» **DATA SHOWN**
++++++++++
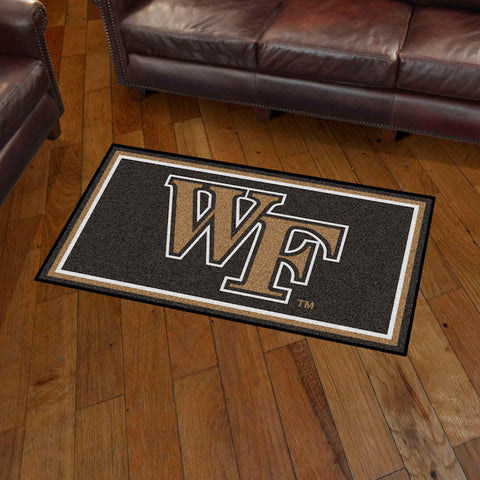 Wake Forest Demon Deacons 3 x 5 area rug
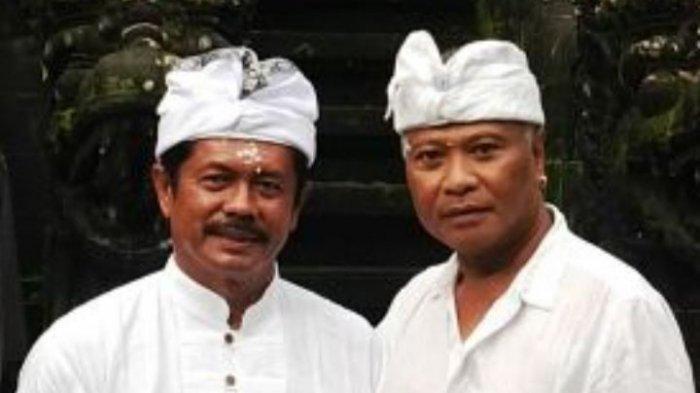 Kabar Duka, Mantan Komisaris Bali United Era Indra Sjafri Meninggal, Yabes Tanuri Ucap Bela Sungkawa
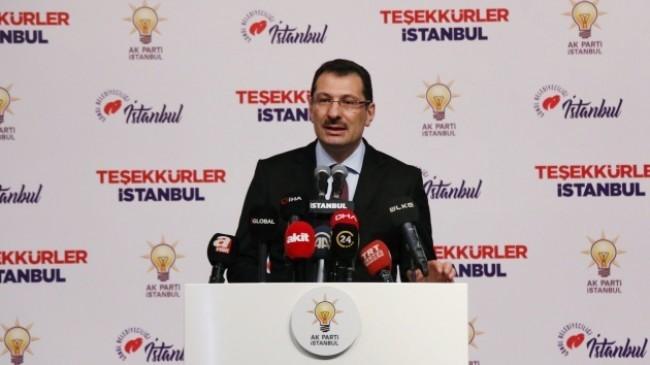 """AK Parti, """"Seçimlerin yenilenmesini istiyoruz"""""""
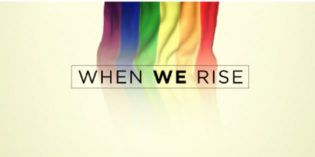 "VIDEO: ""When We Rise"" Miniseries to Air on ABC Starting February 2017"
++++++++++
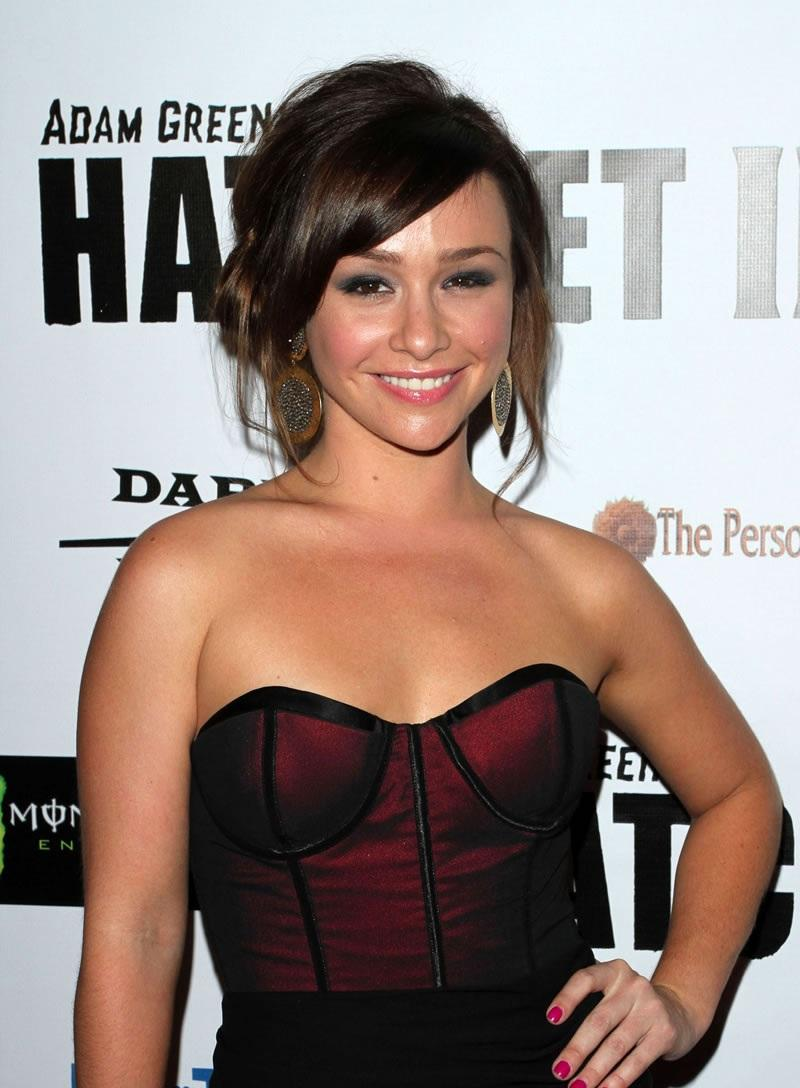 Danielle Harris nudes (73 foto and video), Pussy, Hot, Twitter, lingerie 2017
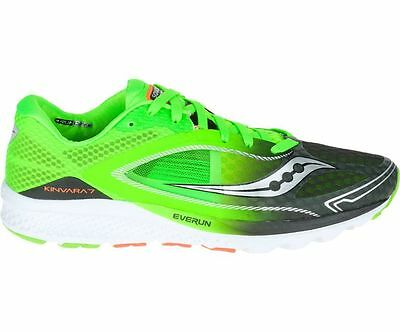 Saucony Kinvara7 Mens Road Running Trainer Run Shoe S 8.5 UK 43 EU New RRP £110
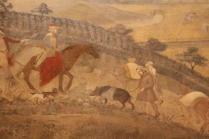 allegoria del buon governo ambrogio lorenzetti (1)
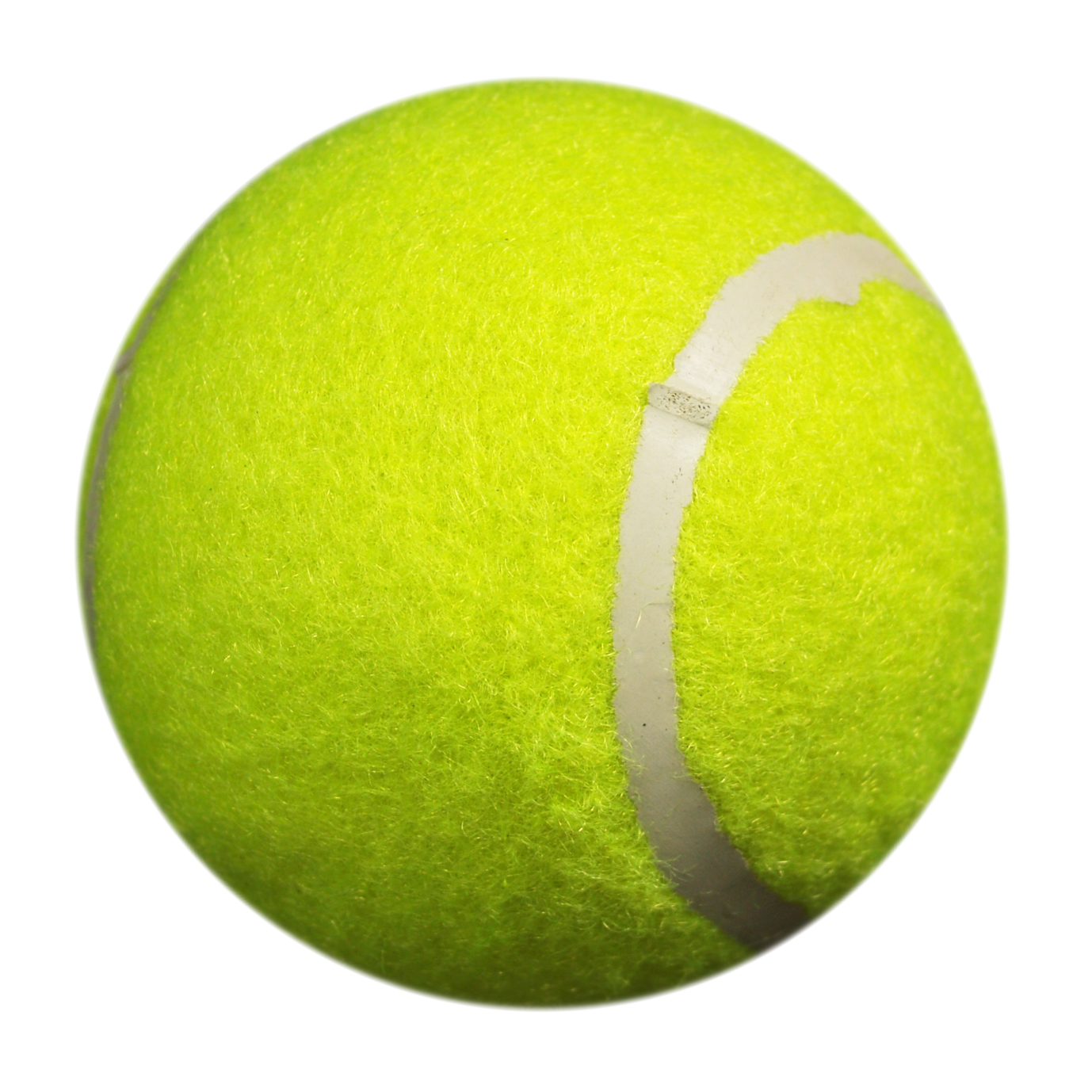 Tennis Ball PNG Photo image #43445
++++++++++
Print exactly the lines above that run from the one with "Saucony Kinvara7 Mens" down to the one with "Tennis Ball PNG Photo image #43445", and omit the pictures.

» **TASK ANSWER**
 Saucony Kinvara7 Mens Road Running Trainer Run Shoe S 8.5 UK 43 EU New RRP £110
 allegoria del buon governo ambrogio lorenzetti (1)
 Tennis Ball PNG Photo image #43445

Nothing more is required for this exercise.